Las maderas parecían tener cientos de años, pero allí, en esa cueva parecía que
todo se conservaba bien, incluso encontré unos frutos que me hicieron sospechar
que había alguien más en la isla y que me hizo estar un tiempo escondido
vigilando la cueva.
Don Benigno se fue a la biblioteca y rebuscó por todos lados
hasta encontrar un libro con grabados de la leyenda de San Brandán, luego
encontró unas escrituras y signos celtas, se lo enseñó todo a Diego y éste
reconoció parte como los grabados del altar, eran celtas y latín.
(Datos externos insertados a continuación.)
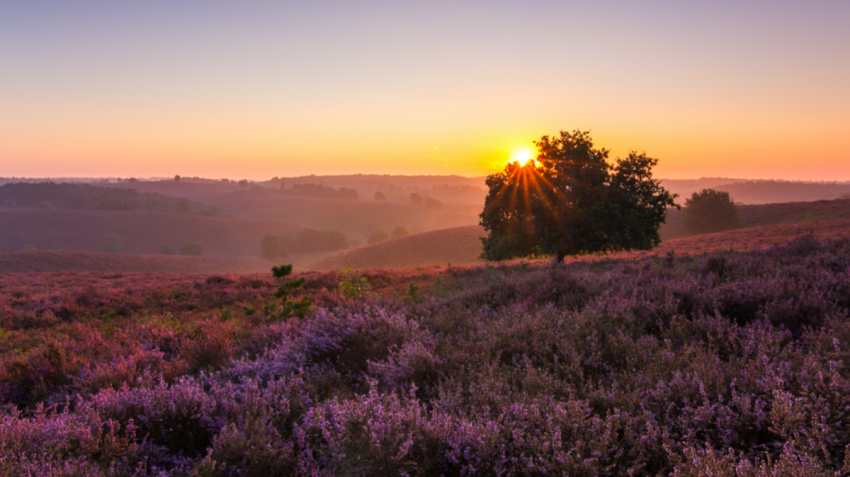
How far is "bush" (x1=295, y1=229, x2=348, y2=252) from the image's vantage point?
385ft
El doctor ya no tuvo dudas, alguien había estado en la isla
mucho antes y todo hacía parecer que la leyenda de San Brandán que daba nombre
a la isla, por lo menos era auténtica.
Otro día, le preguntó si había explorado más cuevas y Diego
le contó:
Al costado de donde estaba el altar, había una cueva cuya
entrada era muy estrecha, yo, notando que por allí entraba mucho aire y que se
veía luz, ayudado por palos y piedras, ensanché la entrada, una vez pasada
ésta, se fue agrandando y llegó a una gran nave, en el fondo había un pequeño
lago, era agua salada, Me tiré a nadar en él y vi unas piedra blancas, no pudo
coger ninguna porque parecían sujetas al fondo, por la marca en las orillas del
lago, me di cuenta de que allí dentro también había fuertes mareas, por lo cual
sospeché que estaba comunicado con el mar abierto.
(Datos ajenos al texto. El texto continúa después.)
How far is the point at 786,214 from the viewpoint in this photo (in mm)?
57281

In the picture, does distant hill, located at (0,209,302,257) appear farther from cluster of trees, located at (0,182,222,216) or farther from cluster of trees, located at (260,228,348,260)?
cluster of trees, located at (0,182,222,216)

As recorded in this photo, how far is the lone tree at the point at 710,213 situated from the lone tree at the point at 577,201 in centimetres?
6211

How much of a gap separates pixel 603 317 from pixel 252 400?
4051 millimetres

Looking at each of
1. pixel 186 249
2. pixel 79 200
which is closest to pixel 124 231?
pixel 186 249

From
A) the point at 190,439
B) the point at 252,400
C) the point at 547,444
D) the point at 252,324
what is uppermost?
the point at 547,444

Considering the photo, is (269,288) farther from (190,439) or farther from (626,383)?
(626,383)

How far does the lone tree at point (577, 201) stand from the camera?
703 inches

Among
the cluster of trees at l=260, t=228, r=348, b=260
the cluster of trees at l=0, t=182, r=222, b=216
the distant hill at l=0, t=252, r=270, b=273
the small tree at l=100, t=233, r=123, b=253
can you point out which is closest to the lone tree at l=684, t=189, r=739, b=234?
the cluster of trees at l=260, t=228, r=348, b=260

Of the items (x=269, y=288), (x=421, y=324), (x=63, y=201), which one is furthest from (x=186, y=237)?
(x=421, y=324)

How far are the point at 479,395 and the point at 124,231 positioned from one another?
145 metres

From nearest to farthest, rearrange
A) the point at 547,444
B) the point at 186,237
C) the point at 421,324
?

No tuve más que esperar a que bajase la marea, cuando
ocurrió vi las piedra al completo, eran blancas y brillantes, muy pulidas, la
mayoría eran columnas, había a cientos, eran como una iglesia pero rodeadas de
gradas, también de aquel material blanco brillante.
Don Benigno buscó otros libros y le enseñó a Diego un
grabado de la Grecia clásica.
Si, así era todo, dijo Diego.
El doctor dio un
respingo de alegría, había descubierto la existencia de la Atlántida.